Algonquin man turns trash to cash for Turning Point

Lou Longo started the recycling program Recycle Aluminum – Renew a Life for Turning Point. Money received from recycling aluminum cans is donated to the domestic violence awareness agency.
Lou Longo started the recycling program Recycle Aluminum – Renew a Life for Turning Point. Money received from recycling aluminum cans is donated to the domestic violence awareness agency.

At the Light of Christ Church in Algonquin, Lou Longo, his wife, Laura, and fellow volunteer John Wright go through trash bins and sort out tin cans mixed with aluminum soda cans.

The aluminum containers can be recycled and are thrown into large trash bags. The full trash bags are then thrown into the back of the Longos’ SUV.

Lou Longo, a Walgreens pharmacist from Algonquin, has become a can collector as a way to help Turning Point by organizing a recycling program for the domestic violence agency.

He has 30-gallon bins set up at about 20 locations, where people are able to drop off soda cans. When the bins are full, Longo or other volunteers pick up the cans and bring them to the church. Longo then brings the cans to Days and Crawford Scrap Metal in Crystal Lake.

The recycling company buys the aluminum cans from Longo. The money goes to Turning Point.

Since the summer of 2012, the program has raised more than $1,000.

“He wanted a way to help Turning Point,” said Jane Farmer, the executive director at the domestic violence agency.

Longo started the project after spending a day with the Light of Christ men’s group doing spring cleaning at Turning Point.

His daughter Elizabeth, 13, was there and thought about the can collection at their house.

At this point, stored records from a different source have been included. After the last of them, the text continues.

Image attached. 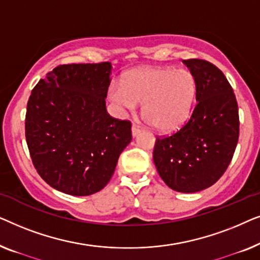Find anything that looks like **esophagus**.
<instances>
[{
	"mask_svg": "<svg viewBox=\"0 0 260 260\" xmlns=\"http://www.w3.org/2000/svg\"><path fill=\"white\" fill-rule=\"evenodd\" d=\"M131 133H133V137H137V135L141 133L140 126L136 125V124H133V127H131Z\"/></svg>",
	"mask_w": 260,
	"mask_h": 260,
	"instance_id": "esophagus-1",
	"label": "esophagus"
}]
</instances>
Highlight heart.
<instances>
[{"instance_id":"heart-1","label":"heart","mask_w":260,"mask_h":260,"mask_svg":"<svg viewBox=\"0 0 260 260\" xmlns=\"http://www.w3.org/2000/svg\"><path fill=\"white\" fill-rule=\"evenodd\" d=\"M197 79L188 70L140 67L112 84L109 101L122 113L136 111L143 103L144 119L159 131L180 129L189 118L197 98Z\"/></svg>"}]
</instances>
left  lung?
<instances>
[{"instance_id": "left-lung-1", "label": "left lung", "mask_w": 260, "mask_h": 260, "mask_svg": "<svg viewBox=\"0 0 260 260\" xmlns=\"http://www.w3.org/2000/svg\"><path fill=\"white\" fill-rule=\"evenodd\" d=\"M197 79V105L175 134L157 138L156 169L173 190L197 193L214 184L229 167L239 138V115L232 87L213 63L183 60Z\"/></svg>"}]
</instances>
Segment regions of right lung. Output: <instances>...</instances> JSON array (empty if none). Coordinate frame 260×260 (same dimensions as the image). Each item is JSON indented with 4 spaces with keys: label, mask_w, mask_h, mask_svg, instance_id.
<instances>
[{
    "label": "right lung",
    "mask_w": 260,
    "mask_h": 260,
    "mask_svg": "<svg viewBox=\"0 0 260 260\" xmlns=\"http://www.w3.org/2000/svg\"><path fill=\"white\" fill-rule=\"evenodd\" d=\"M111 62L60 65L33 88L26 141L33 165L54 189L86 197L104 188L131 142V124L106 112Z\"/></svg>",
    "instance_id": "1"
}]
</instances>
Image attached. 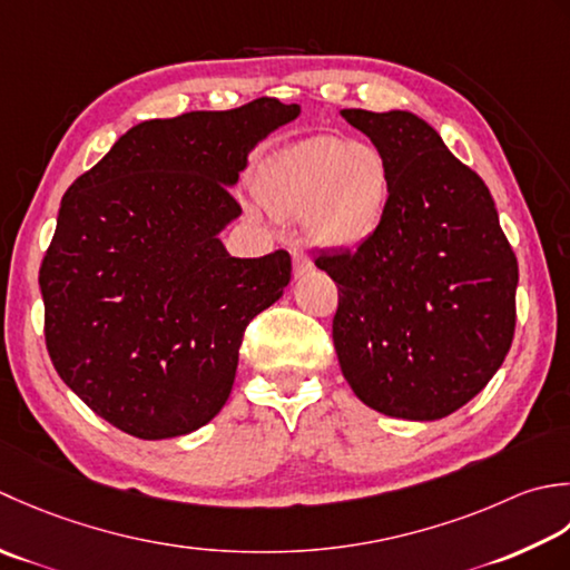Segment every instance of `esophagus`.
<instances>
[{
    "label": "esophagus",
    "mask_w": 570,
    "mask_h": 570,
    "mask_svg": "<svg viewBox=\"0 0 570 570\" xmlns=\"http://www.w3.org/2000/svg\"><path fill=\"white\" fill-rule=\"evenodd\" d=\"M309 268H312V263L305 255V250L293 248V273H295V277H302Z\"/></svg>",
    "instance_id": "esophagus-1"
}]
</instances>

She asked about collecting cans at home for Turning Point.

Longo then decided to collect cans on a bigger scale, he said.

He first started by putting 30-gallon collection bins at a handful of Walgreens locations.

Longo since has added the Lake in the Hills Police Department, Jacobs High School, Mastertek, Marshalls and Baxter Credit Union, among other locations.

Wright, along with a couple other volunteers, helps sort out cans at Jacobs, where he has to separate the aluminum from paper and plastic once a week.

“Most everyone that’s involved are familiar with the fact that this is going to support Turning Point, and ... it’s a way of serving,” Wright said.

Wright added money raised during 2014 is being matched by Thrivent Financial.

Longo brings cans to Days and Crawford every week or two.

“It’s becoming more and more often, because more people are donating,” Longo said.

He gets 55 to 56 cents per pound, and the program is averaging $50 to $80 a month.

Longo sees the cans as a way to help people.

“It doesn’t cost anyone anything. It’s just cans,” Longo said.

As Longo tries to add locations, he has to find businesses that don’t have contracts with garbage collection services to pick up recycling, he said. He even has business cards that he distributes at potential locations.

“If there’s a contract there, you’re not going to get that account,” Longo said.

He said crushed cans are better, because they take up less space. Longo suggested people wash out the cans so they don’t attract bugs, and that people use grocery store bags at home to collect cans.

The program’s goal is $100 a month. It is attainable if it gets a few more accounts, Longo said.

“It’s proliferating because more and more people at Light of Christ are bringing more cans,” Longo said. “What’s nice about this system is no one has to pay any money. It’s trash to cash, [and] not donated any cash, just donated cans.”